Haksız kazanç elde edilen yollardan biri de rüşvettir. İslam dininde rüşvet olarak alınan ve verilen her şey haramdır. Hz. Muhammed (s.a.v.) bir hadisinde rüşvet alan ve veren için şöyle buyurmuştur. “Allah’ın lâneti, rüşvet verenin ve rüşvet alanın üzerinedir.” Bir başka hadisinde de “Rüşvet alan da veren de Cehennemdedir.” buyurarak rüşvetten kaçınılması gerektiğini vurgulamıştır. Rüşvet insanlar arası ilişkileri bozmakla kalmayıp, toplumsal birlikteliğe de zarar verir.

Haram kazanç elde etmeyi yasaklayan İslam dini, faizi de haramlar kapsamında saymaktadır. Malın korunması ve bereketlenmesine engel olan faiz, ”Ey iman edenler!
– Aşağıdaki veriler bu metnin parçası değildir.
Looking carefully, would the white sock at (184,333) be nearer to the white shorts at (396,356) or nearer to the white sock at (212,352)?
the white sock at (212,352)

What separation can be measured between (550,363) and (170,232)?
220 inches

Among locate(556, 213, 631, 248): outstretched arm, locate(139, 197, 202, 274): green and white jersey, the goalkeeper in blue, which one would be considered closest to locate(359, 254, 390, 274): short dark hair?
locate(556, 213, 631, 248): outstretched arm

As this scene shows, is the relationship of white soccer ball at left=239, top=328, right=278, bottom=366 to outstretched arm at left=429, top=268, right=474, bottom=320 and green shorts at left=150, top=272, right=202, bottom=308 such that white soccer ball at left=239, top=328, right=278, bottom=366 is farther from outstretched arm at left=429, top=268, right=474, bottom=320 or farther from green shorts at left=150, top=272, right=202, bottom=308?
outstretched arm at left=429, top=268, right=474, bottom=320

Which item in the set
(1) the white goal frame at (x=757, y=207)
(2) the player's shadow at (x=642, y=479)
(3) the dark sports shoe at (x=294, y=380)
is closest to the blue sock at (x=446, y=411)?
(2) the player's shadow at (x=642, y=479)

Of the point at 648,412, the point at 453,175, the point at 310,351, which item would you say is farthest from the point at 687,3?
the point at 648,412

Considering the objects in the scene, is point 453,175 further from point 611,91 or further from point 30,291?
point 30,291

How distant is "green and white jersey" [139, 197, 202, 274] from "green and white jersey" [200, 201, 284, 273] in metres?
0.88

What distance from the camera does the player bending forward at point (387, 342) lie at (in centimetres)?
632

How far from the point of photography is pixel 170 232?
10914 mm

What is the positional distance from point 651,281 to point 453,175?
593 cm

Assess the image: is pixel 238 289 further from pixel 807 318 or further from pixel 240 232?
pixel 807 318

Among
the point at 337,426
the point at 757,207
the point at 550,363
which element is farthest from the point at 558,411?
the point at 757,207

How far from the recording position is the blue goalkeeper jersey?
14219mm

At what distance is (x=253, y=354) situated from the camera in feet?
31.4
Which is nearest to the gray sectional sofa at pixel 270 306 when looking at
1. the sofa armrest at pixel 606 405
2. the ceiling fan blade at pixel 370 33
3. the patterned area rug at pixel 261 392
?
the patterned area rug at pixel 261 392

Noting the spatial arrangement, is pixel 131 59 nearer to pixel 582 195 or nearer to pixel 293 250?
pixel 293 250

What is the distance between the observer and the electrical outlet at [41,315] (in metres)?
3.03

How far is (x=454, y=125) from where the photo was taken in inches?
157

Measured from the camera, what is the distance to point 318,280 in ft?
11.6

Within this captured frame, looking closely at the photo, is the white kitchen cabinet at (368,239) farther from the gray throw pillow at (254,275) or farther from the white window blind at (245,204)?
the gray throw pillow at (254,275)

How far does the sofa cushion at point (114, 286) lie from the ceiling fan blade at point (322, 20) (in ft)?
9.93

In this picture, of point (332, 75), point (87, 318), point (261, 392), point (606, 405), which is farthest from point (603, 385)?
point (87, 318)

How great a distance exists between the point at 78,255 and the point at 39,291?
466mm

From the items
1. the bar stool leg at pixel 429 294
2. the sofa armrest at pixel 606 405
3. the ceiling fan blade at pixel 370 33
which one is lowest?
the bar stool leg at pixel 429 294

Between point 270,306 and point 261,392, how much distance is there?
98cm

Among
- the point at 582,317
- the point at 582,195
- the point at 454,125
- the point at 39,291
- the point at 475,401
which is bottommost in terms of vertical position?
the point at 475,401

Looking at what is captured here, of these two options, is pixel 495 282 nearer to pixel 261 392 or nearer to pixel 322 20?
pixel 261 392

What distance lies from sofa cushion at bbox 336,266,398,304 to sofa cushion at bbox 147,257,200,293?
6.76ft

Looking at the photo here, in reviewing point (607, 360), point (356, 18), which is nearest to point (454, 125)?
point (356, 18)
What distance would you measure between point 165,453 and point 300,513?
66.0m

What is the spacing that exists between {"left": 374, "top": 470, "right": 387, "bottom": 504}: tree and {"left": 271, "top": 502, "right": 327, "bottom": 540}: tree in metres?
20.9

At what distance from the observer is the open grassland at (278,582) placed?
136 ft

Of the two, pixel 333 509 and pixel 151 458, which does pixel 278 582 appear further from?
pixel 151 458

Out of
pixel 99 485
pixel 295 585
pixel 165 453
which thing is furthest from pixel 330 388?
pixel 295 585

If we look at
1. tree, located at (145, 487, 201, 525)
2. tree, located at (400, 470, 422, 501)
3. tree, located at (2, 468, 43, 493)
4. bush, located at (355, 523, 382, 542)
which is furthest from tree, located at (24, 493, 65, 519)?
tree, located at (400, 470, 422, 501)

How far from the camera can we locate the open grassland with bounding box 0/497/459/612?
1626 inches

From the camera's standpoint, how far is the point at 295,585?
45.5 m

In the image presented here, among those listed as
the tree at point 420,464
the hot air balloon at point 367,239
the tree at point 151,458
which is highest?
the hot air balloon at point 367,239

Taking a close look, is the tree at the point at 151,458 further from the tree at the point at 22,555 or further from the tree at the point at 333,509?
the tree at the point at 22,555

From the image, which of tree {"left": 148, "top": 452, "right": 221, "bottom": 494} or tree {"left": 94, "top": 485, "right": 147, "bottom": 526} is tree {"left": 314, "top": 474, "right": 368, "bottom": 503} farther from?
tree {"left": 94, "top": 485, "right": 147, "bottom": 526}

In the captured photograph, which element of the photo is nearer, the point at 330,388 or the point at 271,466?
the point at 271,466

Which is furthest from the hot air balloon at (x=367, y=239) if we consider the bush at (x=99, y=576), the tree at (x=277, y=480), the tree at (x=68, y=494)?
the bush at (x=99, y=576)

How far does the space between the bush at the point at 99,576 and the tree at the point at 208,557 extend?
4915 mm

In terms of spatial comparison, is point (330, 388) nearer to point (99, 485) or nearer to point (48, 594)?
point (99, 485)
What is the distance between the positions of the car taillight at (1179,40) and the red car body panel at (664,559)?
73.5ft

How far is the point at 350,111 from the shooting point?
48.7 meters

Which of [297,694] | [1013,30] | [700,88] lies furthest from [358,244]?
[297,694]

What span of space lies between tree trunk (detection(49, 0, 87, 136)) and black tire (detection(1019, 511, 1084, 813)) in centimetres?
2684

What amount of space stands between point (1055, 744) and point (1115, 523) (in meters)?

Allah’tan korkun. Eğer gerçekten inanıyorsanız mevcut faiz alacaklarınızı terk edin.” ayetiyle yasaklanmıştır. Kur’an-ı Kerim, faizi helal sayarak yiyenlerin durumunu, “Faiz yiyenler ancak şeytanın çarparak sersemlettiği kimse gibi kalkarlar. Bunun sebebi onların, ‘Alım satım da ancak faiz gibidir.’ demeleridir. Halbuki Allah alım satımı helâl, faizi ise haram kılmıştır…” ayetiyle açıklamıştır.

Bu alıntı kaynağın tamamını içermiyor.